Reproduce the material word for word, from the line containing "From the viewpoint" through the end of the material, both ends included, and leave the pictures out of your answer.

◆ ◆ ◆ ◆

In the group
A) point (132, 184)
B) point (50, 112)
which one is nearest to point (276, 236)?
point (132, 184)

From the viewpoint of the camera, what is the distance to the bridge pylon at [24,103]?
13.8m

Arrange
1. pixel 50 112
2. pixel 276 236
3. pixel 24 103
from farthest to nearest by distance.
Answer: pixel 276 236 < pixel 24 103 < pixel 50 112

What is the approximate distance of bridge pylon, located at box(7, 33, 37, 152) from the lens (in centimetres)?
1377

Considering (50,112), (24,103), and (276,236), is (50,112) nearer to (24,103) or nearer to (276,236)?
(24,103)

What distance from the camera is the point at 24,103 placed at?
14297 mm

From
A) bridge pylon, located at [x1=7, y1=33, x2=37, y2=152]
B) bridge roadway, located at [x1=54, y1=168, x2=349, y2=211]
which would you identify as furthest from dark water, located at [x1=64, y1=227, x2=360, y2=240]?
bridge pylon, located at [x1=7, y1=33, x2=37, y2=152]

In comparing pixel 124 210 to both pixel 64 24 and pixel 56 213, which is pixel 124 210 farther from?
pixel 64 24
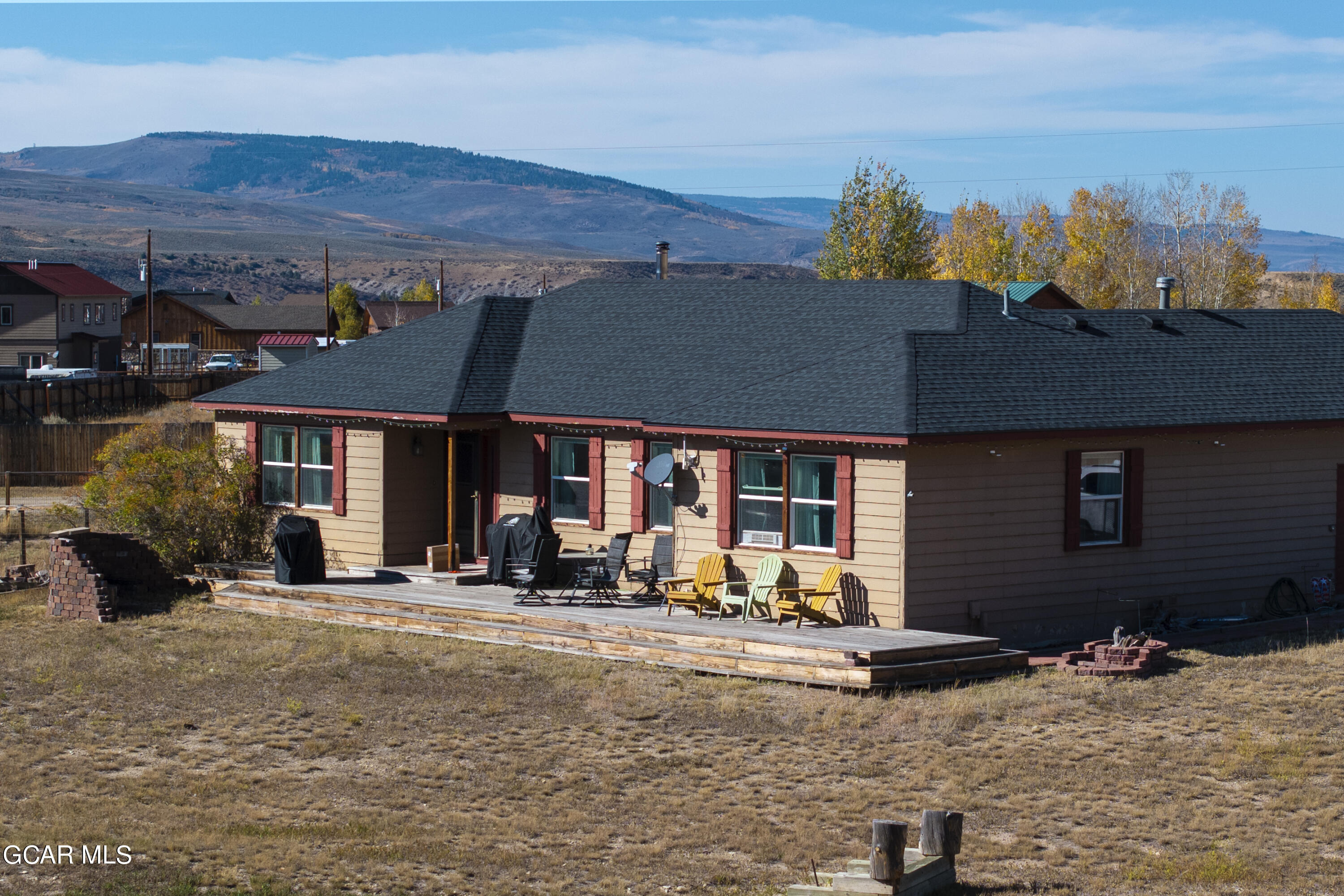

◆ ◆ ◆ ◆

=== Answer to this task ===
From the viewpoint of the camera, what is the distance to the bridge pylon at [24,103]?
13.8m

Arrange
1. pixel 50 112
2. pixel 276 236
3. pixel 24 103
from farthest to nearest by distance.
Answer: pixel 276 236 < pixel 24 103 < pixel 50 112

What is the approximate distance of bridge pylon, located at box(7, 33, 37, 152) from the lens (in centimetres)?
1377

Considering (50,112), (24,103), and (276,236), is (50,112) nearer to (24,103) or nearer to (276,236)?
(24,103)

What distance from the camera is the point at 24,103 placed at?
14297 mm

From
A) bridge pylon, located at [x1=7, y1=33, x2=37, y2=152]
B) bridge roadway, located at [x1=54, y1=168, x2=349, y2=211]
which would you identify as furthest from dark water, located at [x1=64, y1=227, x2=360, y2=240]?
bridge pylon, located at [x1=7, y1=33, x2=37, y2=152]

In comparing pixel 124 210 to both pixel 64 24 and pixel 56 213, which is pixel 124 210 farther from?
pixel 64 24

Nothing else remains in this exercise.